The Write Muscle
I joined an online writer’s workshop called Critters a couple of months ago, and the critiques I’ve been getting back so far have been fantastic: insightful and smart and immensely helpful. To my surprise, though, I’m finding my reaction to other people’s work to be just as valuable as their reaction to mine.
I’ve been attending workshops, on and off, for the past six years, but they’ve always been flesh-and-blood affairs. I sat across from non-virtual people and communicated with them using sounds pushed up from my larynx to my mouth and then manipulated into various phonemes through the combined efforts of my jaw and my tongue. I’ve never been very good at this form of communication. My talk-muscles are wired to a part of my brain that was exposed to space microwaves as a child, and hasn’t been the same since. My write-muscles, however, are attached to an entirely different region, and seem to work just fine.
The upshot of all this is that I’m getting a lot more out of writing down my critiques than I ever did from speaking them. I’m realizing new stuff about the deficiencies in my own work, and about the nature of stories in general.
Last week I critiqued a story that had a lot of nakedly expository sections, where the author spent a good deal of time telling us about the characters’ mental state, motivations, hopes, dreams, etc. But there were also instances where he let their actions do the talking, and I felt like those bits gave me a much better insight into the characters’ minds. I’ve talked about the whole issue of showing vs telling before, but, as I thought about this, it finally occurred to me exactly why it’s often best not to spell everything out. This is what I wrote:
Because then we get the crucial insight filtered not only through the character’s regret (which gives it more power) but through our own consciousness as well. That’s the value of letting us come to our own conclusions. We attach our experiences to the character’s regret, which thickens the feeling in our mind and makes it more real to us, more personal. And you get all that for free.

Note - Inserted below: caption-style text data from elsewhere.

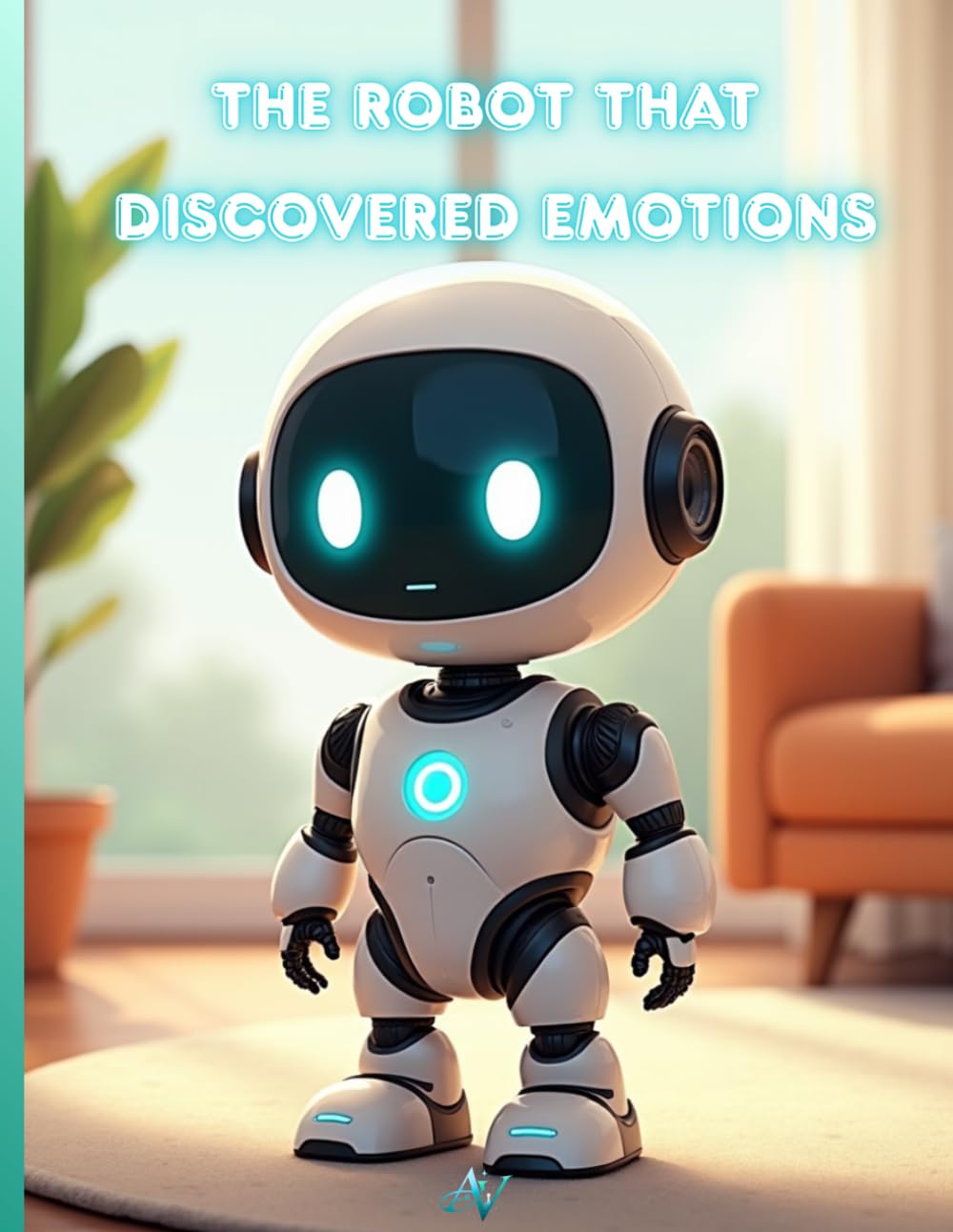 The Robot that Discovered Emotions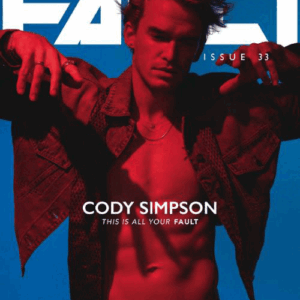 FAULT Magazine Issue 33 - OUT NOW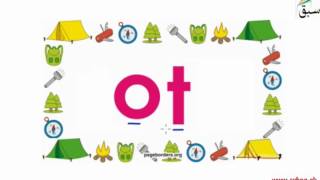 Two Letter Blends with Letter-o (o+t = ot etc)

It’s all about connecting to the core human experience. Language just doesn’t have the power to get down into our id; the best it can do is nudge us in a certain direction by invoking experiences buried in memory, or something deeper than memory. That’s the power of metaphor and symbol, of image and fantasy and myth. They stimulate the secret places that the literal can’t get to.
The trick is in finding out how to speak the strange ur-language of the id, of cutting away all the scar tissue of adulthood to get down to the base set of experiences that matter. Pablo Picasso once said that it took him most of his adult life to learn how to paint like a child. I didn’t understand what he meant before, but I think I do now.